On the same lines, Garrison and Archer in 2003 proposed a four phased model of knowledge construction. These phases include a triggering event, exploration, integration and the generation of a solution or hypothesis of a dilemma or problem.
According to Garrison and Archer (2003), the phases might continue in a cycle with the solution or hypothesis leading to further problems and new triggering events. Lu and Jeng (2006) reported on another frequently used knowledge construction model, being the Interaction Analysis Model (IAM). This model was developed by
Gunawardena, Lowe and Anderson in 1997 who suggest that knowledge
construction is made up of five phases which are sharing or comparing observations, dissonance, negotiation, construction, testing and application. According to the authors, these phases do not always occur in the same sequence.

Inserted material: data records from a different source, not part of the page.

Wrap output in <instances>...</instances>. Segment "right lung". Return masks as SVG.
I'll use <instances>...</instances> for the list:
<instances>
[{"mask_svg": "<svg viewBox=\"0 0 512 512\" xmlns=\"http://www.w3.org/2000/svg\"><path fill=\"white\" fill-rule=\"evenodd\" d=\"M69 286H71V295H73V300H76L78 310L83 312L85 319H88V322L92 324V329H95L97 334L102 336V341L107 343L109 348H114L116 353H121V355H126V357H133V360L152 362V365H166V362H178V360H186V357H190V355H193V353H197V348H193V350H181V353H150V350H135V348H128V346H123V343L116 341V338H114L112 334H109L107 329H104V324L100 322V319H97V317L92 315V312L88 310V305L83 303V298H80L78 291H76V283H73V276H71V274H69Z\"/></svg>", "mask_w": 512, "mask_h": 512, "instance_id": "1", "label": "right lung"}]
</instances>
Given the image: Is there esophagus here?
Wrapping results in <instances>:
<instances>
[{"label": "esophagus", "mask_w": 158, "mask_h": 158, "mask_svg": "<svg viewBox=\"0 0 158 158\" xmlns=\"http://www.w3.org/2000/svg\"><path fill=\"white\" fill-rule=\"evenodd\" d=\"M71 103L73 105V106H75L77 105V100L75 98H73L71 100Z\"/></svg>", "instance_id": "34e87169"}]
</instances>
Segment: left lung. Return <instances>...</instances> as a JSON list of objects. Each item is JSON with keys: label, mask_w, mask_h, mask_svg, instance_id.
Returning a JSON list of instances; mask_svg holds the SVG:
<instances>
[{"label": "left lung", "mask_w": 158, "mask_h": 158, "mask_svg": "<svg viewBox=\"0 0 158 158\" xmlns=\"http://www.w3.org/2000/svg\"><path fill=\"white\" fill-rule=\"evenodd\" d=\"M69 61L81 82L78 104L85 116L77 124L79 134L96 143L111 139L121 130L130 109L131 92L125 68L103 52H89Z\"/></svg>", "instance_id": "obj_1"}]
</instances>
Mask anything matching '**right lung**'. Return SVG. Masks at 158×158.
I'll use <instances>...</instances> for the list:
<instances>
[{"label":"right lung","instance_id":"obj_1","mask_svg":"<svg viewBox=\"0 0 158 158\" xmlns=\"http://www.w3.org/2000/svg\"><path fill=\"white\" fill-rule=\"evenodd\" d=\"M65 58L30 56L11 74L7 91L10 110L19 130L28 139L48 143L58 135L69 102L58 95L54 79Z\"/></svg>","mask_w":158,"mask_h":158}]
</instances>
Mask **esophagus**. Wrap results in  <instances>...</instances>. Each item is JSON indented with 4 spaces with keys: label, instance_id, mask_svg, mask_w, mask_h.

Again, Garrison, Anderson and Archer, in 2000, proposed another model, a
Practical Inquiry Model (PIM), which is based on Dewey’s concept that education is the collaborative reconstruction of experience. According to this model, an
educational experience intended to achieve higher order critical thinking outcomes is best embedded in a community of inquiry. The community of inquiry provides a
rich collaborative and reflective environment for the higher order-learning which is required for knowledge construction (Lu & Jeng, 2006).

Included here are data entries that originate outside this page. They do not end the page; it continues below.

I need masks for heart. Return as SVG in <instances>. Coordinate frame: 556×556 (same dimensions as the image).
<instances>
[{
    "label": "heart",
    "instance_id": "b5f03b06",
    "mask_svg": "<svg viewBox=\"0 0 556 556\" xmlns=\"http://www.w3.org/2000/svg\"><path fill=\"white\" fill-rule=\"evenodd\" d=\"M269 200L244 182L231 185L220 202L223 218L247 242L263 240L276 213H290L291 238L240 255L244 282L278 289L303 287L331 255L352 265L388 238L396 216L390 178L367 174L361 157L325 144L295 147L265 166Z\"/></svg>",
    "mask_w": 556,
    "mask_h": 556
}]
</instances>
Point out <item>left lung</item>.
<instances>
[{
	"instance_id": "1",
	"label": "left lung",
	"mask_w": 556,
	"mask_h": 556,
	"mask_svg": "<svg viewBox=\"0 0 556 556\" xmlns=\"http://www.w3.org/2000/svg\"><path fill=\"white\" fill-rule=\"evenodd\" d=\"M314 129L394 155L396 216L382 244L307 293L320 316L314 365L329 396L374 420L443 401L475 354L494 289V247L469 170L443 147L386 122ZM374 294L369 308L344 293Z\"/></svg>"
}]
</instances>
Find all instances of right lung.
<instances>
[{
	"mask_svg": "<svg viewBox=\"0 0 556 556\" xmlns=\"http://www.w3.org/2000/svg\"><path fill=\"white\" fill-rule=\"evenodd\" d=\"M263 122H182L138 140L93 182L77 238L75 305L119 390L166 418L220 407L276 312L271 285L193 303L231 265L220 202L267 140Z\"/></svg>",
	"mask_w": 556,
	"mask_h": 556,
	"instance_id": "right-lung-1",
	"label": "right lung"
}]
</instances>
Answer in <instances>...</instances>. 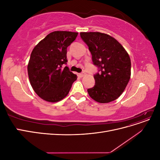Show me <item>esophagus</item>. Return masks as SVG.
Segmentation results:
<instances>
[{"label": "esophagus", "instance_id": "1", "mask_svg": "<svg viewBox=\"0 0 160 160\" xmlns=\"http://www.w3.org/2000/svg\"><path fill=\"white\" fill-rule=\"evenodd\" d=\"M85 75V73L83 72H81V73H79V74H78V76L80 77H83Z\"/></svg>", "mask_w": 160, "mask_h": 160}]
</instances>
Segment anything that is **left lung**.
Wrapping results in <instances>:
<instances>
[{
    "mask_svg": "<svg viewBox=\"0 0 160 160\" xmlns=\"http://www.w3.org/2000/svg\"><path fill=\"white\" fill-rule=\"evenodd\" d=\"M88 45L93 64L99 68L91 98L101 103H109L122 94L131 77V59L123 47L111 36L99 32H80Z\"/></svg>",
    "mask_w": 160,
    "mask_h": 160,
    "instance_id": "8db88e82",
    "label": "left lung"
}]
</instances>
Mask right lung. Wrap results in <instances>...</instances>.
I'll list each match as a JSON object with an SVG mask.
<instances>
[{
	"instance_id": "add662e5",
	"label": "right lung",
	"mask_w": 160,
	"mask_h": 160,
	"mask_svg": "<svg viewBox=\"0 0 160 160\" xmlns=\"http://www.w3.org/2000/svg\"><path fill=\"white\" fill-rule=\"evenodd\" d=\"M78 32H52L34 48L27 66L31 85L43 100L55 103L68 95L77 75L69 71L67 64V49Z\"/></svg>"
}]
</instances>
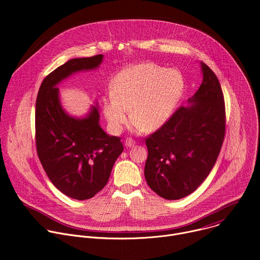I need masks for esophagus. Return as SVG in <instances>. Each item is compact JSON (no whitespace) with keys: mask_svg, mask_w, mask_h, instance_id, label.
I'll return each instance as SVG.
<instances>
[{"mask_svg":"<svg viewBox=\"0 0 260 260\" xmlns=\"http://www.w3.org/2000/svg\"><path fill=\"white\" fill-rule=\"evenodd\" d=\"M135 144H136V142H135L133 139H131V138H127V139L124 141L125 147H133Z\"/></svg>","mask_w":260,"mask_h":260,"instance_id":"esophagus-1","label":"esophagus"}]
</instances>
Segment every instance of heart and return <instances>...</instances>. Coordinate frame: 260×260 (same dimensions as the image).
<instances>
[{"label":"heart","instance_id":"1","mask_svg":"<svg viewBox=\"0 0 260 260\" xmlns=\"http://www.w3.org/2000/svg\"><path fill=\"white\" fill-rule=\"evenodd\" d=\"M184 91L182 74L154 63L123 69L111 94L103 100V112L111 132L118 134L129 122L143 133L160 128L171 117Z\"/></svg>","mask_w":260,"mask_h":260}]
</instances>
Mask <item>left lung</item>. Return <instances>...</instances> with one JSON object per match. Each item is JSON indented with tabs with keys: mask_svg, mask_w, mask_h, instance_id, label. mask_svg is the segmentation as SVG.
Returning <instances> with one entry per match:
<instances>
[{
	"mask_svg": "<svg viewBox=\"0 0 260 260\" xmlns=\"http://www.w3.org/2000/svg\"><path fill=\"white\" fill-rule=\"evenodd\" d=\"M203 82L172 117L146 138L144 175L149 187L166 200L192 193L212 171L225 134L223 93L214 72L201 61Z\"/></svg>",
	"mask_w": 260,
	"mask_h": 260,
	"instance_id": "obj_1",
	"label": "left lung"
}]
</instances>
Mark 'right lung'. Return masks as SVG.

Comparing the above presented models (IAM & PIM), Lu and Jeng (2006) state that both these models provide a theoretical framework for assessing the levels of knowledge that is socially constructed. These authors, however, favour the IAM model. According to Lu and Jeng (2006), the IAM model is stronger than the PIM because it identifies more specific types of cognitive activities in critical discourse such as argument, resource and evidence of changes. As a result, IAM provides researchers with more specific codes to investigate the knowledge construction process. It provides a holistic view of the discussion flow and knowledge construction and is more practical for analysing a discourse (Lu & Jeng, 2006).
Klein (1997) conducted research, also mathematics based, looking at the
“supportive” environment of the pedagogy in mathematical pre-service teacher education. This author posits that mathematics teaching in pre-service education should allow students to construct their own knowledge through problem-solving, exploration, conjecture, invention, working in groups and learning to communicate mathematically (Klein, 1997).

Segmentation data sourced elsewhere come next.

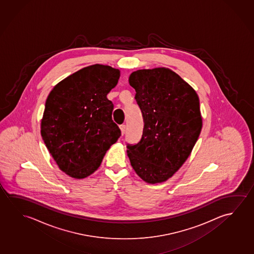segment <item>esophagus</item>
Segmentation results:
<instances>
[{"mask_svg":"<svg viewBox=\"0 0 254 254\" xmlns=\"http://www.w3.org/2000/svg\"><path fill=\"white\" fill-rule=\"evenodd\" d=\"M120 129H121L122 135H124V134L125 133V131H126V125H120Z\"/></svg>","mask_w":254,"mask_h":254,"instance_id":"obj_1","label":"esophagus"}]
</instances>
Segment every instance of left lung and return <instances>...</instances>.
<instances>
[{
    "label": "left lung",
    "mask_w": 254,
    "mask_h": 254,
    "mask_svg": "<svg viewBox=\"0 0 254 254\" xmlns=\"http://www.w3.org/2000/svg\"><path fill=\"white\" fill-rule=\"evenodd\" d=\"M129 85L144 119L140 141L127 145L133 169L148 184L165 182L186 162L202 129L196 91L168 68L138 69Z\"/></svg>",
    "instance_id": "obj_1"
}]
</instances>
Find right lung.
I'll use <instances>...</instances> for the list:
<instances>
[{
    "label": "right lung",
    "instance_id": "1",
    "mask_svg": "<svg viewBox=\"0 0 254 254\" xmlns=\"http://www.w3.org/2000/svg\"><path fill=\"white\" fill-rule=\"evenodd\" d=\"M119 77L118 68L91 65L59 82L48 96L41 137L59 169L70 177L83 179L95 172L121 136L107 98Z\"/></svg>",
    "mask_w": 254,
    "mask_h": 254
}]
</instances>
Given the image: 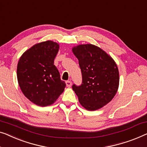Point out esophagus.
Returning <instances> with one entry per match:
<instances>
[{
  "mask_svg": "<svg viewBox=\"0 0 147 147\" xmlns=\"http://www.w3.org/2000/svg\"><path fill=\"white\" fill-rule=\"evenodd\" d=\"M65 83H66V86H67V88H71V84H72V83H71V81H67V82H65Z\"/></svg>",
  "mask_w": 147,
  "mask_h": 147,
  "instance_id": "obj_1",
  "label": "esophagus"
}]
</instances>
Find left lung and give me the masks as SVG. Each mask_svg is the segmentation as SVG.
Returning a JSON list of instances; mask_svg holds the SVG:
<instances>
[{"mask_svg":"<svg viewBox=\"0 0 147 147\" xmlns=\"http://www.w3.org/2000/svg\"><path fill=\"white\" fill-rule=\"evenodd\" d=\"M82 70V84L72 89L85 109L95 111L109 103L117 92L119 73L115 61L107 53L91 44L72 48Z\"/></svg>","mask_w":147,"mask_h":147,"instance_id":"left-lung-1","label":"left lung"}]
</instances>
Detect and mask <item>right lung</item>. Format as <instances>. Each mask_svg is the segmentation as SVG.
<instances>
[{"label": "right lung", "instance_id": "add662e5", "mask_svg": "<svg viewBox=\"0 0 147 147\" xmlns=\"http://www.w3.org/2000/svg\"><path fill=\"white\" fill-rule=\"evenodd\" d=\"M59 48L57 42H42L25 51L19 59L17 65L19 86L24 96L38 106L52 105L66 86L54 64Z\"/></svg>", "mask_w": 147, "mask_h": 147}]
</instances>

In research done by Kanuka and Anderson (1998) titled, Online social interchange, discord and knowledge construction, the researchers used a interaction analysis model developed by Gunawardena et al. (1997) to help understand and assess online learning. The model describes the phases that are attributed to learning development in an online forum. Online forums provide potential for new forms of collaborative
work, study and community service that reduce barriers of time and distance, yet the types of interaction and means by which individuals create new knowledge in online environments are not well understood. These researchers concluded that the
interaction analysis model developed by Gunawardena et al. (1997) used to analyse the data for evidence of knowledge construction was a useful preliminary tool for transcript analysis. Specifically, the model provided sufficient conceptual density to assess accurately the construction of knowledge in an online environment.
Implications for facilitating the construction of new knowledge in an online environment include: (a) the provision of learning opportunities that capitalize on inconsistencies and contradictions between participants; and (b) the incorporation of activities that help participants become explicit about their own understanding by comparing it with that of other participants (Kanuka & Anderson, 1998).